论文结构学习一

2016-09-22 研究生生活 paper

本篇学习目标是《Target-driven Visual Navigation in Indoor Scenes using Deep Reinforcement Learning》

关于Introduction

介绍背景和做了哪些东西，现有的不足以及我们实现的效果,如下：

Since the 1970s, there have been various attempts to build a system that can understand such relationships. Recently, with the rise of deep learning models, learning-based approaches have gained wide popularity [1], [2].

说到了一部分的背景。

In order to achieve higher adaptability and flexibility, we introduce a target-driven model.

说到了具体的工作。

Unfortunately, training and quantitatively evaluating DRL algorithms in real environments is often tedious.

不足。

_数据行一览:_
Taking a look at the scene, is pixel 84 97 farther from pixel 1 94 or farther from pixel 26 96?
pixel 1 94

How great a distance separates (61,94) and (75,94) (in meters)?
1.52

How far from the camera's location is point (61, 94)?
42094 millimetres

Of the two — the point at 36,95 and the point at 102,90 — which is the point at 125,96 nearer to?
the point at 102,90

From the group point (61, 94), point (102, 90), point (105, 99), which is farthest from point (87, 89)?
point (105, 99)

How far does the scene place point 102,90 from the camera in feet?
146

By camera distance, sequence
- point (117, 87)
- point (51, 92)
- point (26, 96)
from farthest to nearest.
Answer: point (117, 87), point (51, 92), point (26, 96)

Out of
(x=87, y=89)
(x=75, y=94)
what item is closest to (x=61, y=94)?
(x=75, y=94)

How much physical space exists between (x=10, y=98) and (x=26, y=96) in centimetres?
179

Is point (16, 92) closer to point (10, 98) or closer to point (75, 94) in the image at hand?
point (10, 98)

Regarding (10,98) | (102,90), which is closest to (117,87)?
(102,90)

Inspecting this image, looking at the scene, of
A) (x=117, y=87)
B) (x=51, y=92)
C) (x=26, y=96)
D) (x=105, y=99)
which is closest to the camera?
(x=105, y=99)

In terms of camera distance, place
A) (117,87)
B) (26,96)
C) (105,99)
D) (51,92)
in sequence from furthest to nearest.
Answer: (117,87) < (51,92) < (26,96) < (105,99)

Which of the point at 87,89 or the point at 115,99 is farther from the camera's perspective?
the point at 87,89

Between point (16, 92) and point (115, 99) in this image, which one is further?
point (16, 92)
==
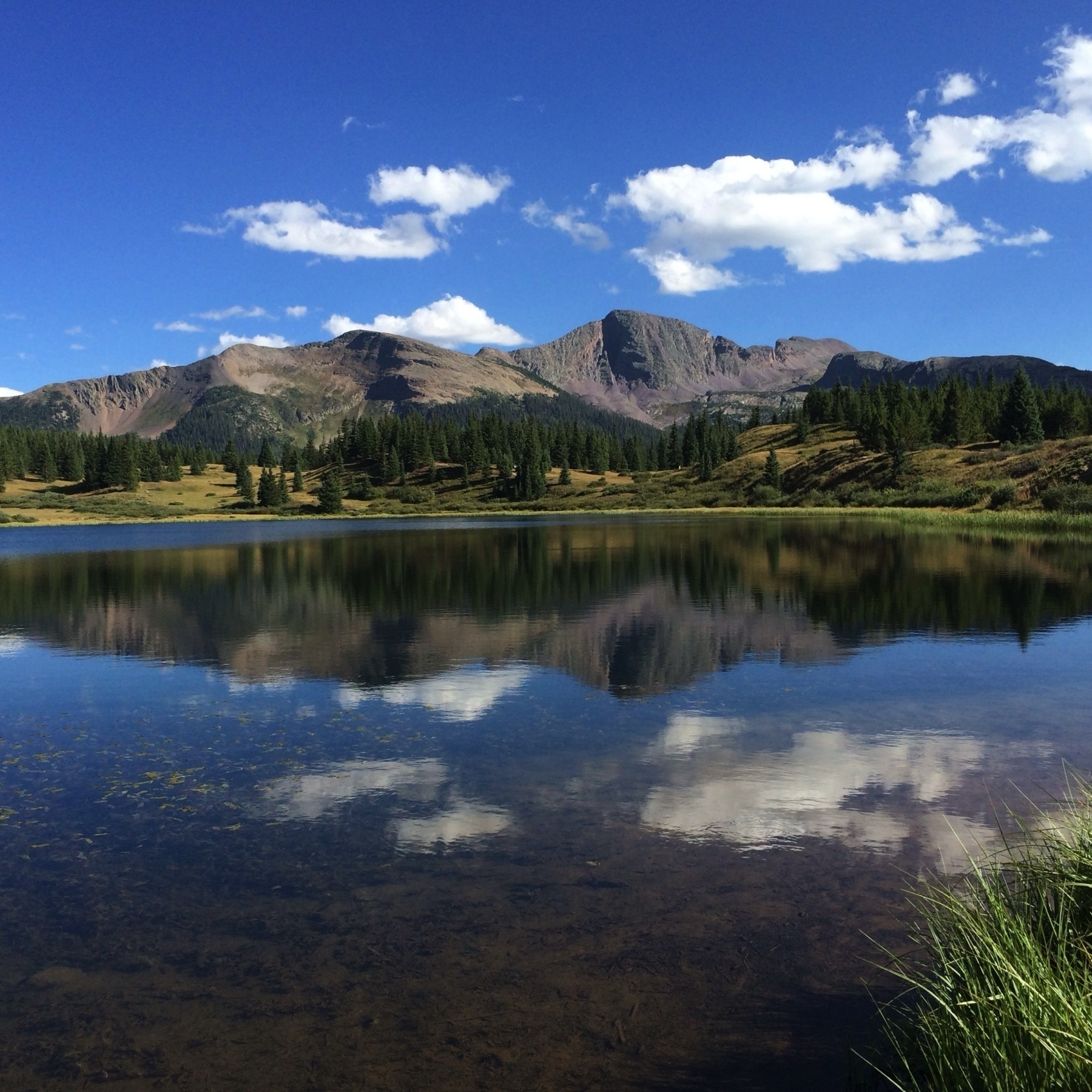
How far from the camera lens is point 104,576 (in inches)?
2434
...
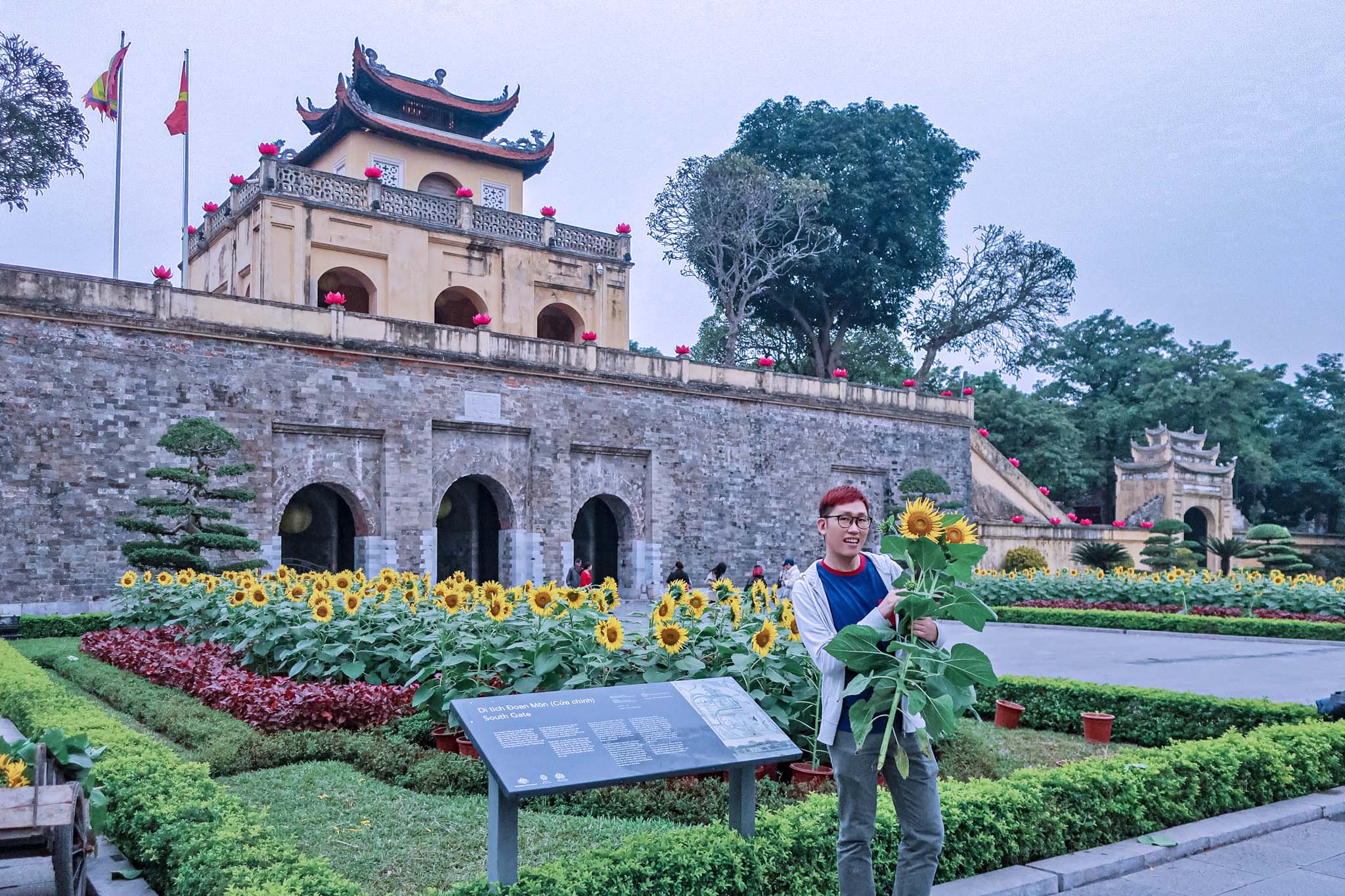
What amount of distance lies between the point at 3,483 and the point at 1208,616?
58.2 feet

_练习要求:_
• 1. 把引文中以“介绍背景和做了哪些东西”开头的那段改成一个简短列表，保留其要点。
• 2. 引文中这一篇的学习目标是哪篇论文？
• 3. 照录引文中“关于Introduction”与“a target-driven model.”之间的文字，两端都包括在内。
这些数据行取自另一来源。

_逐题输出:_
• 1.
- 背景
- 所做的工作
- 现有的不足
- 实现的效果

• 2. 《Target-driven Visual Navigation in Indoor Scenes using Deep Reinforcement Learning》

• 3.
关于Introduction

介绍背景和做了哪些东西，现有的不足以及我们实现的效果,如下：

Since the 1970s, there have been various attempts to build a system that can understand such relationships. Recently, with the rise of deep learning models, learning-based approaches have gained wide popularity [1], [2].

说到了一部分的背景。

In order to achieve higher adaptability and flexibility, we introduce a target-driven model.